SBIR Phase I: NIVA: A Multimodal Foundation Model for Actionable Earth System Intelligence

The broader/commercial impact of this Small Business Innovation Research (SBIR) Phase I project is to provide businesses and governments with the essential environmental intelligence needed to navigate environmental volatility, including extreme weather (e.g. wildfires, floods, severe storms, heatwaves). The project develops and tests an AI-driven foundation modeling framework of the atmosphere and ocean, which can be used for long-range weather forecasting, extreme weather event alerts, local-scale environmental intelligence, and others.
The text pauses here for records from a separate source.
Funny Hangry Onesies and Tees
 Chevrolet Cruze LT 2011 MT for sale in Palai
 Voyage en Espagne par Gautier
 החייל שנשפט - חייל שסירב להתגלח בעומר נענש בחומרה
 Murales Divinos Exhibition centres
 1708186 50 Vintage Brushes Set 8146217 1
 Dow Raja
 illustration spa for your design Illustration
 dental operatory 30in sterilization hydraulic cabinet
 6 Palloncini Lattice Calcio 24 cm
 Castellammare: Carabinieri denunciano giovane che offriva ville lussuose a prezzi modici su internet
While AI methods have revolutionized weather forecasting, AI (Artificial Intelligence) foundation modeling has not yet been deployed for large-scale Earth system modeling beyond the atmosphere, which is necessary for environmental use cases beyond short-term weather. As such, developing an AI-driven atmosphere-ocean foundation model is a high-risk, high-reward scientific innovation, and brings the power of AI to a broad range of environmental intelligence applications.

Success of this project would help fortify businesses, municipalities, and governments against environmental volatility, extreme weather, and uncertainty, ensuring continued economic vitality and resilience. Businesses in many industries, including energy, agriculture, insurance, forestry, real estate, infrastructure, logistics, and finance, would benefit from deploying this technology.

The primary focus of this project is on the development of an advanced multimodal AI foundation model for environmental intelligence that actively learns the foundational knowledge of the Earth system components and their interactions. Incorporating the ocean and other components, all of which evolve over much longer time horizons than the atmosphere, will ensure the generalizability of the model to a range of present-day and future conditions.

The model will be pretrained on the petabytes of Earth system model output, combined with decades of observational data (e.g. satellite data) and reanalyses, synthesizing the corpus of current physical knowledge of the Earth system. This will require parallel input/output optimization, distributed computing, and careful data chunking to avoid loss of information and minimize error compounding.

The model will also be designed to be computationally efficient and fine-tunable for a variety of applications such as predicting environmental risk and extreme weather events, and sub-seasonal-to-seasonal forecasting.

This award reflects NSF's statutory mission and has been deemed worthy of support through evaluation using the Foundation's intellectual merit and broader impacts review criteria.